-- GOAL OF THE EXERCISE --
Reproduce every one of the following items word for word, keeping each line unchanged.

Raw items
________________________

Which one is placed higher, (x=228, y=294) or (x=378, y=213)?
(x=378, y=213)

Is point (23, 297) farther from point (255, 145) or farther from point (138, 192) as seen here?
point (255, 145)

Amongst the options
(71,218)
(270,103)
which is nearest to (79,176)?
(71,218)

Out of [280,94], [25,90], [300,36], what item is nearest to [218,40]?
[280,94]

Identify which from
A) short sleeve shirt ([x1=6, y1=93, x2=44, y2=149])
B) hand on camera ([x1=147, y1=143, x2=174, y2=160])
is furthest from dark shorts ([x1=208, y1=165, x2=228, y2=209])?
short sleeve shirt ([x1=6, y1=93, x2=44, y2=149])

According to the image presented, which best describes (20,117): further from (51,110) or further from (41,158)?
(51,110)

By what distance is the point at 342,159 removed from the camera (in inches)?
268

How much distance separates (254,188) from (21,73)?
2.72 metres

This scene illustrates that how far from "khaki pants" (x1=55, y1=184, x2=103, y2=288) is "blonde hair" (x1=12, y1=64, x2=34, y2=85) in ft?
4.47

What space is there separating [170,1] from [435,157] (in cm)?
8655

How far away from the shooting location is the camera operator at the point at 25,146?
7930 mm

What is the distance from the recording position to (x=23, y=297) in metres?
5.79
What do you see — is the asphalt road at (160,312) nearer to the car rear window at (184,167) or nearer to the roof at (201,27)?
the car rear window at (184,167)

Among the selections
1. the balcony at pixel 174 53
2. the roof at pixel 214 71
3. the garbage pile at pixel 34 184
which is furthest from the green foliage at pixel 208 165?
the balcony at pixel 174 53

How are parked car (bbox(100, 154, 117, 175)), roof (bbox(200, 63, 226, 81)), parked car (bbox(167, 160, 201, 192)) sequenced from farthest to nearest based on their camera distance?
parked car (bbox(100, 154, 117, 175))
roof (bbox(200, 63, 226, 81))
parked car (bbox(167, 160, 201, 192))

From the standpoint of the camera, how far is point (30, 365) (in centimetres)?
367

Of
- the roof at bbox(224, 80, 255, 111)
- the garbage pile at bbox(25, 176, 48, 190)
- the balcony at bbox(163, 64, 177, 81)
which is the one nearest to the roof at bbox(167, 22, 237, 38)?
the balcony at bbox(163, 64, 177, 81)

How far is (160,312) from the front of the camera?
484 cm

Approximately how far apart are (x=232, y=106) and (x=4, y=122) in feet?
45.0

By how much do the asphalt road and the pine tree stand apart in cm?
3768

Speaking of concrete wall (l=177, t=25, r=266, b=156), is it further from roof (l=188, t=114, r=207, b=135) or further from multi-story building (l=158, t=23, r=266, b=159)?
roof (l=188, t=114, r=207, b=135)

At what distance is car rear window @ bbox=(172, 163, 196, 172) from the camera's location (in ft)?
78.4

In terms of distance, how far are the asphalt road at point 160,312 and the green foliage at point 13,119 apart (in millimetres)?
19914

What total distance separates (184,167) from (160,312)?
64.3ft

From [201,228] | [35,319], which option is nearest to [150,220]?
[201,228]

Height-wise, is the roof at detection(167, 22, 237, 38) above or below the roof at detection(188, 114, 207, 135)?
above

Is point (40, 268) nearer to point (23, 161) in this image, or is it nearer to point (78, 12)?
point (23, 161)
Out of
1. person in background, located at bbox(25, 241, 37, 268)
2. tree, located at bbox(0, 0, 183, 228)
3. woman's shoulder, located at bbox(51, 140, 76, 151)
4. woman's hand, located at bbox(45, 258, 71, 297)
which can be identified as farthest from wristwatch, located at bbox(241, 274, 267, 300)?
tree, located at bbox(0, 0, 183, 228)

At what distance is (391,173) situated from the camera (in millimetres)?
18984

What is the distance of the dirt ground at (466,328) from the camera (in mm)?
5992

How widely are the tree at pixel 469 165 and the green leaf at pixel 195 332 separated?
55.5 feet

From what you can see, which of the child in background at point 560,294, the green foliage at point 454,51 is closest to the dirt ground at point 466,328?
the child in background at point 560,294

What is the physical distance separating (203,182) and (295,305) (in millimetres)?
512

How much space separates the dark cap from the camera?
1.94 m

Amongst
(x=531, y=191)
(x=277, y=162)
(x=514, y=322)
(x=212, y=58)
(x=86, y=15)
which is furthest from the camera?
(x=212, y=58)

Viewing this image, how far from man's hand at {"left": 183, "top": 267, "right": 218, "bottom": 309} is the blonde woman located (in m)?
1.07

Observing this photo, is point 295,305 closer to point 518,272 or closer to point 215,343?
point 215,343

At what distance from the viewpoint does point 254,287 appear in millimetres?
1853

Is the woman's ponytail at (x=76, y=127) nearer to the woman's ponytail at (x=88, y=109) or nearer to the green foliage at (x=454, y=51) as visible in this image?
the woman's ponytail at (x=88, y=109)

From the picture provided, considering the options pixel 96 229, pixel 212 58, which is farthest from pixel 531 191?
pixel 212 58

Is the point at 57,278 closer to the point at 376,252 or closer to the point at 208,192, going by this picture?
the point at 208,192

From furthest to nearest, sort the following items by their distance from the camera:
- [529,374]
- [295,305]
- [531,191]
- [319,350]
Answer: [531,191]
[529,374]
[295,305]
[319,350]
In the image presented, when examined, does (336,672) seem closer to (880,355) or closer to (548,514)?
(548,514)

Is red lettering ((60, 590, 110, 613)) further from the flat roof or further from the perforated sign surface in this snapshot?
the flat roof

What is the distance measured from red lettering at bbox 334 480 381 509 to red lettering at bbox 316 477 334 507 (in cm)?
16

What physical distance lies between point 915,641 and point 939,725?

________________________

-- ANSWER TO THE EXERCISE --
Which one is placed higher, (x=228, y=294) or (x=378, y=213)?
(x=378, y=213)

Is point (23, 297) farther from point (255, 145) or farther from point (138, 192) as seen here?
point (255, 145)

Amongst the options
(71,218)
(270,103)
which is nearest to (79,176)?
(71,218)

Out of [280,94], [25,90], [300,36], what item is nearest to [218,40]?
[280,94]

Identify which from
A) short sleeve shirt ([x1=6, y1=93, x2=44, y2=149])
B) hand on camera ([x1=147, y1=143, x2=174, y2=160])
is furthest from dark shorts ([x1=208, y1=165, x2=228, y2=209])?
short sleeve shirt ([x1=6, y1=93, x2=44, y2=149])

According to the image presented, which best describes (20,117): further from (51,110) or further from (41,158)?
(51,110)

By what distance is the point at 342,159 removed from the camera (in inches)?
268

How much distance separates (254,188) from (21,73)?
2.72 metres

This scene illustrates that how far from "khaki pants" (x1=55, y1=184, x2=103, y2=288) is "blonde hair" (x1=12, y1=64, x2=34, y2=85) in ft?
4.47

What space is there separating [170,1] from [435,157] (in cm)?
8655

How far away from the shooting location is the camera operator at the point at 25,146?
7930 mm

What is the distance from the recording position to (x=23, y=297) in metres?
5.79
What do you see — is the asphalt road at (160,312) nearer to the car rear window at (184,167) or nearer to the roof at (201,27)?
the car rear window at (184,167)

Among the selections
1. the balcony at pixel 174 53
2. the roof at pixel 214 71
3. the garbage pile at pixel 34 184
which is furthest from the green foliage at pixel 208 165?
the balcony at pixel 174 53

How are parked car (bbox(100, 154, 117, 175)), roof (bbox(200, 63, 226, 81)), parked car (bbox(167, 160, 201, 192)) sequenced from farthest to nearest based on their camera distance?
parked car (bbox(100, 154, 117, 175))
roof (bbox(200, 63, 226, 81))
parked car (bbox(167, 160, 201, 192))

From the standpoint of the camera, how far is point (30, 365) (in centimetres)?
367

Of
- the roof at bbox(224, 80, 255, 111)
- the garbage pile at bbox(25, 176, 48, 190)
- the balcony at bbox(163, 64, 177, 81)
which is the one nearest to the roof at bbox(167, 22, 237, 38)?
the balcony at bbox(163, 64, 177, 81)

How far is (160,312) from the front of the camera?
484 cm

Approximately how far apart are (x=232, y=106) and (x=4, y=122) in feet?
45.0

By how much do the asphalt road and the pine tree stand apart in cm?
3768

Speaking of concrete wall (l=177, t=25, r=266, b=156), is it further from roof (l=188, t=114, r=207, b=135) or further from multi-story building (l=158, t=23, r=266, b=159)?
roof (l=188, t=114, r=207, b=135)

At what distance is car rear window @ bbox=(172, 163, 196, 172) from the camera's location (in ft)?
78.4

In terms of distance, how far are the asphalt road at point 160,312 and the green foliage at point 13,119 apart (in millimetres)?
19914

What total distance separates (184,167) from (160,312)?
64.3ft

From [201,228] | [35,319], which option is nearest to [150,220]?
[201,228]

Height-wise, is the roof at detection(167, 22, 237, 38) above or below the roof at detection(188, 114, 207, 135)?
above

Is point (40, 268) nearer to point (23, 161) in this image, or is it nearer to point (78, 12)?
point (23, 161)
Out of
1. person in background, located at bbox(25, 241, 37, 268)
2. tree, located at bbox(0, 0, 183, 228)
3. woman's shoulder, located at bbox(51, 140, 76, 151)
4. woman's hand, located at bbox(45, 258, 71, 297)
which can be identified as farthest from wristwatch, located at bbox(241, 274, 267, 300)?
tree, located at bbox(0, 0, 183, 228)

At what distance is (391,173) situated from the camera (in millimetres)?
18984

What is the distance of the dirt ground at (466,328) from the camera (in mm)?
5992

How widely are the tree at pixel 469 165 and the green leaf at pixel 195 332 separated?
55.5 feet

From what you can see, which of the child in background at point 560,294, the green foliage at point 454,51 is closest to the dirt ground at point 466,328?
the child in background at point 560,294

What is the physical distance separating (203,182) and (295,305) (in millimetres)?
512

How much space separates the dark cap from the camera?
1.94 m

Amongst
(x=531, y=191)
(x=277, y=162)
(x=514, y=322)
(x=212, y=58)
(x=86, y=15)
which is furthest from the camera?
(x=212, y=58)

Viewing this image, how far from man's hand at {"left": 183, "top": 267, "right": 218, "bottom": 309} is the blonde woman located (in m)?
1.07

Observing this photo, is point 295,305 closer to point 518,272 or closer to point 215,343?
point 215,343

At what distance from the viewpoint does point 254,287 appear in millimetres?
1853

Is the woman's ponytail at (x=76, y=127) nearer to the woman's ponytail at (x=88, y=109) or nearer to the green foliage at (x=454, y=51) as visible in this image?
the woman's ponytail at (x=88, y=109)

From the picture provided, considering the options pixel 96 229, pixel 212 58, which is farthest from pixel 531 191?
pixel 212 58

Is the point at 57,278 closer to the point at 376,252 or closer to the point at 208,192, going by this picture?
the point at 208,192

From furthest to nearest, sort the following items by their distance from the camera:
- [529,374]
- [295,305]
- [531,191]
- [319,350]
Answer: [531,191]
[529,374]
[295,305]
[319,350]
In the image presented, when examined, does (336,672) seem closer to (880,355) or closer to (548,514)?
(548,514)

Is red lettering ((60, 590, 110, 613)) further from the flat roof or further from the perforated sign surface in this snapshot?
the flat roof

What is the distance measured from red lettering at bbox 334 480 381 509 to red lettering at bbox 316 477 334 507 (in cm)?
16

What physical distance lies between point 915,641 and point 939,725?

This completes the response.